I can highly recommend 21 Miles - Jessica Hepburn is a friend (I volunteered at Fertility Fest 18 and will be involved in helping to run next year’s festival as well), and I am one of the backers of the book, so my name is printed at the back :) Can also highly recommend her first book ‘In pursuit of motherhood’ - which she describes as her ‘misery memoir’, recounting her journey across 11 (unsuccessful) IVF cycles
Thanks so much for your lovely messages - gave me a massive boost when having the daily ‘WTF am I thinking, there’s no way I can do this’ crisis!
The idea for the book is that it’s very much not a personal memoir, specifically about my story (although that will of course be very much a part), and nor is it specifically a self-help guide.
So much of the narrative around infertility is stories of hope, and staying positive, and 'it'll all be worth it when you have your baby in your arms'. But not everyone does get there.

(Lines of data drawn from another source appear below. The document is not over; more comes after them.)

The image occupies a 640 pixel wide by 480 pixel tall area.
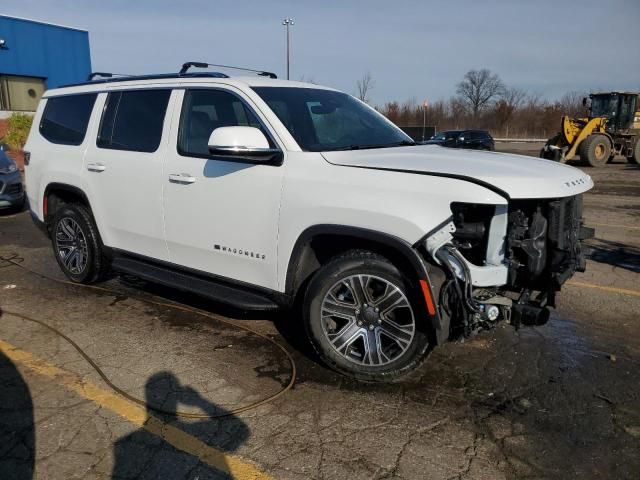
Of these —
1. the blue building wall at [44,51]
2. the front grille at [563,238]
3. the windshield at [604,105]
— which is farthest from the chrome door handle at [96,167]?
the blue building wall at [44,51]

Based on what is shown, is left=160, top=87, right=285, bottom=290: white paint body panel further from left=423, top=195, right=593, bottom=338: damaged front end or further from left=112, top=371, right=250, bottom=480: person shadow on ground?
left=423, top=195, right=593, bottom=338: damaged front end

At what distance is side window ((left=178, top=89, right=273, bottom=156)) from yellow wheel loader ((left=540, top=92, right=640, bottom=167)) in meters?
20.7

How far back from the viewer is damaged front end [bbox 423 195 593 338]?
3176mm

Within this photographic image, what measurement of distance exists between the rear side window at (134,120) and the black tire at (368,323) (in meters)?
2.02

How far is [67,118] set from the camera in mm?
5504

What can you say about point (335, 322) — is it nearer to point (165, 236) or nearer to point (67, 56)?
point (165, 236)

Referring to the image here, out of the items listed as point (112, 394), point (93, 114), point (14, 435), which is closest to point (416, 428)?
point (112, 394)

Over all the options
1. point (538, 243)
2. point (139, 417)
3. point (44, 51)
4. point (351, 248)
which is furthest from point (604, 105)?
point (44, 51)

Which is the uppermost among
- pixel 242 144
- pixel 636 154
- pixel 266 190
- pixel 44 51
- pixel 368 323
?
pixel 44 51

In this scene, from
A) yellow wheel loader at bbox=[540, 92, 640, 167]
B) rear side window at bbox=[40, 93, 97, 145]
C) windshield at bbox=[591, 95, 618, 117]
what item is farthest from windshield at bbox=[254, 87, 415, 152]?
windshield at bbox=[591, 95, 618, 117]

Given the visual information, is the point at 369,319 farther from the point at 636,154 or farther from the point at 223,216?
the point at 636,154

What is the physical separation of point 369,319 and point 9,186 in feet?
29.7

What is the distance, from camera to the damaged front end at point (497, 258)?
3.18m

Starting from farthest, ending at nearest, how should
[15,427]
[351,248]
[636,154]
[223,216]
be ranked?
[636,154], [223,216], [351,248], [15,427]
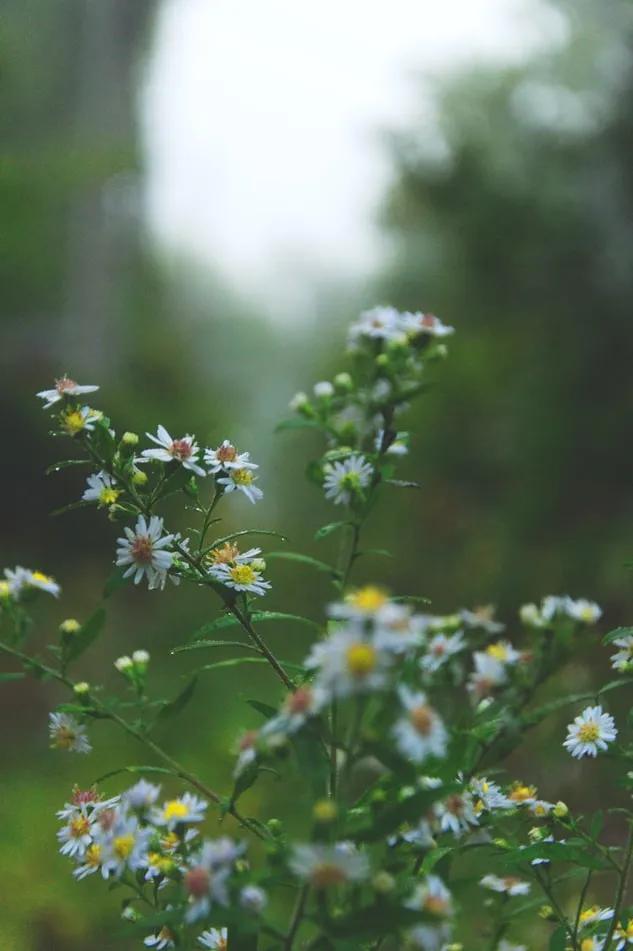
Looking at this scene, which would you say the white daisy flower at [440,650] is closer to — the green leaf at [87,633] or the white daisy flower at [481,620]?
the white daisy flower at [481,620]

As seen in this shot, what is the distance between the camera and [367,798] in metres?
0.85

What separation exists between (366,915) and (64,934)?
198 cm

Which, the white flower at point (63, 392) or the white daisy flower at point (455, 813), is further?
the white flower at point (63, 392)

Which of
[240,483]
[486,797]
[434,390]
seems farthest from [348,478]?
[434,390]

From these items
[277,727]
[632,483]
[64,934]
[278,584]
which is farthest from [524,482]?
[277,727]

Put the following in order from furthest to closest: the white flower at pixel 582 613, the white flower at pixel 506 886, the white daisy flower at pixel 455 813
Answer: the white flower at pixel 506 886, the white daisy flower at pixel 455 813, the white flower at pixel 582 613

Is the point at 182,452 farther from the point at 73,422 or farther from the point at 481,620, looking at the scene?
the point at 481,620

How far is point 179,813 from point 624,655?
1.60 ft

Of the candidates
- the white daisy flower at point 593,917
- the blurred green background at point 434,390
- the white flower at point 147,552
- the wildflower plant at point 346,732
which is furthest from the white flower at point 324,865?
the blurred green background at point 434,390

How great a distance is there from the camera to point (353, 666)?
1.93 feet

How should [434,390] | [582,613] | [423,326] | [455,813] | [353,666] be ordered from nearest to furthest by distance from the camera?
[353,666] < [582,613] < [455,813] < [423,326] < [434,390]

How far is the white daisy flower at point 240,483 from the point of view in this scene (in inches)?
38.0

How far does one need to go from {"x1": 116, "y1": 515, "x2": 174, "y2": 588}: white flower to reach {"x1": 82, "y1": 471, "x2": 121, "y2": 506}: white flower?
0.12ft

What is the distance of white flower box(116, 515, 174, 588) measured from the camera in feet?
2.92
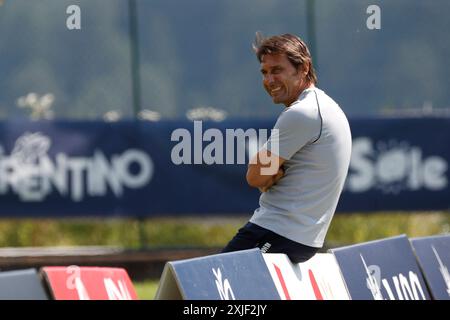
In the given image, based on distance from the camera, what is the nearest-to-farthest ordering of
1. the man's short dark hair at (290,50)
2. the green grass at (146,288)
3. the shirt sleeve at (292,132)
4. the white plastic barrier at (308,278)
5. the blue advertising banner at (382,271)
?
the white plastic barrier at (308,278) < the shirt sleeve at (292,132) < the man's short dark hair at (290,50) < the blue advertising banner at (382,271) < the green grass at (146,288)

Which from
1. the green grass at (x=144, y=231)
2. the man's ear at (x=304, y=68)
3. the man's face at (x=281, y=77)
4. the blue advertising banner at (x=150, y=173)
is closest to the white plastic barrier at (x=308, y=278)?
the man's face at (x=281, y=77)

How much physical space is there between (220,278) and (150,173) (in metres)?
6.71

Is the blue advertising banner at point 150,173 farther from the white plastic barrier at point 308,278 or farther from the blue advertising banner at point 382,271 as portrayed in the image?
the white plastic barrier at point 308,278

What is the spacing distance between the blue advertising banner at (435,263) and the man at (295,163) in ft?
3.89

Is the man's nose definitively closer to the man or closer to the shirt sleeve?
the man

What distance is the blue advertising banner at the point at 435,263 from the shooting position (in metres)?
7.39

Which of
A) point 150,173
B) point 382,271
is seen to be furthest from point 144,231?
point 382,271

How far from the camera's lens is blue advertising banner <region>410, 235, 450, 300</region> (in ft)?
24.2

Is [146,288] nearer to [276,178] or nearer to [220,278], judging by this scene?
[276,178]

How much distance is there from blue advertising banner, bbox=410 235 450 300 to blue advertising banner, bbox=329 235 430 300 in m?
0.05

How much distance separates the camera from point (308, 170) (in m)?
6.32

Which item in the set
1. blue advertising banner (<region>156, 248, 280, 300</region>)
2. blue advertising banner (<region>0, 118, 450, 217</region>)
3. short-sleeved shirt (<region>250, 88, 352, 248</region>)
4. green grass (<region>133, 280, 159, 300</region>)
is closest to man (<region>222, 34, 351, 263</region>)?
short-sleeved shirt (<region>250, 88, 352, 248</region>)

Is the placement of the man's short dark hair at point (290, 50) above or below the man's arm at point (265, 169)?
above
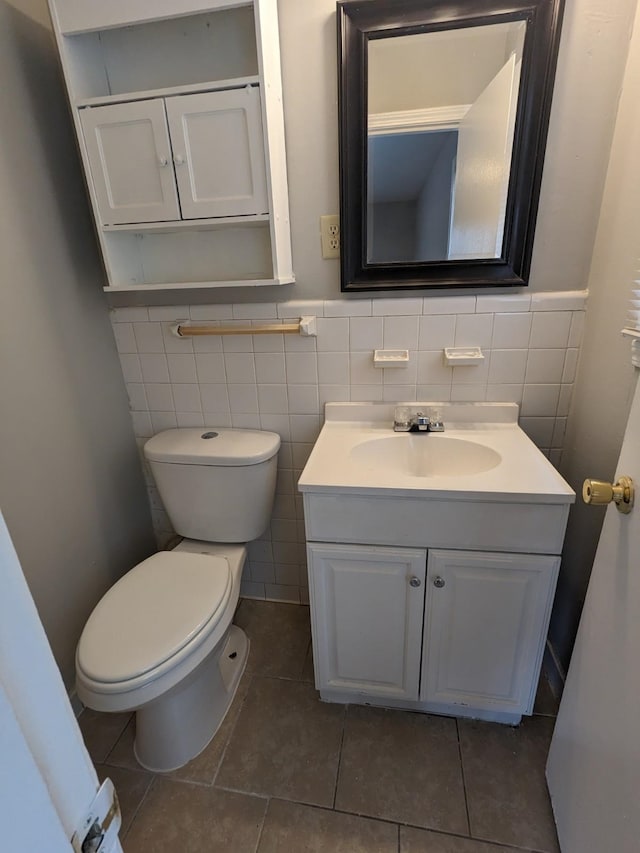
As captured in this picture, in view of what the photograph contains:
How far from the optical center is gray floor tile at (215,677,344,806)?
1136mm

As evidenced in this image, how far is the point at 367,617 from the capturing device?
116 centimetres

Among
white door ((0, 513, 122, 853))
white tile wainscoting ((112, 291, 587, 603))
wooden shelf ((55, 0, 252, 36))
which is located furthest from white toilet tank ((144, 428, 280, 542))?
wooden shelf ((55, 0, 252, 36))

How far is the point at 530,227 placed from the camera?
114cm

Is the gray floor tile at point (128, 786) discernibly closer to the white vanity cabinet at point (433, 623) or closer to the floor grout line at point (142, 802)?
the floor grout line at point (142, 802)

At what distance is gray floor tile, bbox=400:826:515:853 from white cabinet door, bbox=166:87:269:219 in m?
1.60

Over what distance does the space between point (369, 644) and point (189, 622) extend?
50cm

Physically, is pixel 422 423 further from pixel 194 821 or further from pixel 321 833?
pixel 194 821

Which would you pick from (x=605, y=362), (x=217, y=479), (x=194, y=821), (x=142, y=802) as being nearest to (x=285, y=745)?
(x=194, y=821)

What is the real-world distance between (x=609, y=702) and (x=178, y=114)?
1608 mm

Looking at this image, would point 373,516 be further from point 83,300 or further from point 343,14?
point 343,14

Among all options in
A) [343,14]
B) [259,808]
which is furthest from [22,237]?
[259,808]

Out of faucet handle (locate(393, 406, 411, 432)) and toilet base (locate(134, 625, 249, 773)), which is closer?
toilet base (locate(134, 625, 249, 773))

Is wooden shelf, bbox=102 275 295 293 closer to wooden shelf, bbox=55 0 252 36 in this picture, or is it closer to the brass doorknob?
wooden shelf, bbox=55 0 252 36

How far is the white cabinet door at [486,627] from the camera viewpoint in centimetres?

And what so so many women have said is that what they really needed wasn't false positivity, but to hear someone acknowledge that yes, it's really really shit. And really really unfair. And really really gruelling. And that it's very possible that you won't get there. But that eventually YOU WILL BE OK, even if things didn't turn out how you hoped they would.
So it's about giving a platform to that narrative. For women to share their stories, the black humour and the ridiculousness of the crazy shit you end up doing, and a celebration of the hidden community of women supporting each other through what is essentially a very expensive form of self harm.
When I was going through treatment there were lots of books with advice about starting IVF, and some books sharing personal experiences of infertility - but the vast majority had the obligatory happy ending. I didn't want endless inspirational positivity. I wanted to read a book with real women's stories, that acknowledged the ugly, distressing truth - and to feel like I wasn't alone.
So I decided to try and write one.
The working title is "Uber Barrens Club: Sisterhood, Solidarity & Support - Stories from the Club No One Wants to Join".
So I would love to get as many points of view as possible, to share the real stories from uber barrens club.
I’ve been overwhelmed by how many friends have agreed to share their stories, and I would LOVE for you amazing women to share yours.
I’m putting together an online questionnaire to enable people to submit their stories anonymously, and would be beyond grateful if you would contribute to the narrative
I have an agent, who thinks that it could have legs - but a massive part of pitching literary proposals is convincing the publishers that there’s a market for a book like this, and why anyone would want to read/buy it.
So all and any support to help get this book picked up would be HUGELY appreciated.
I’m just testing out the questionnaire and will post it up here once it’s in a good shape - would really welcome your feedback about the questions, before I start sharing it more widely. Is the tone right? Is there anything missing?
I’m also getting a blog up and running (as my agent says this is basically a must for any publisher) - the recent AIBU insensitively is all grist to the mill providing lots of material about what dicks people can be to barrens like us
OK, ramble over.
And as a coda, to answer your excellent question - there will be no happy ending per se, as it’s not my story. It’s the story of a community - so in the outline there’s chapters about parenting after infertility, adoption after infertility, and moving on altogether. We don’t yet know where our journey will go (I’m planning chapters about donor conception and surrogacy also), we have embryos on ice, so the journey isn't necessarily completely over - but certainly from my side there isn’t going to be the obligatory ‘miracle baby’ ending. It’s everyone’s stories, and that means lots of different endings, many of which don’t end with a baby. But that hopefully that whatever the outcome, we will all be OK in the end, eventually.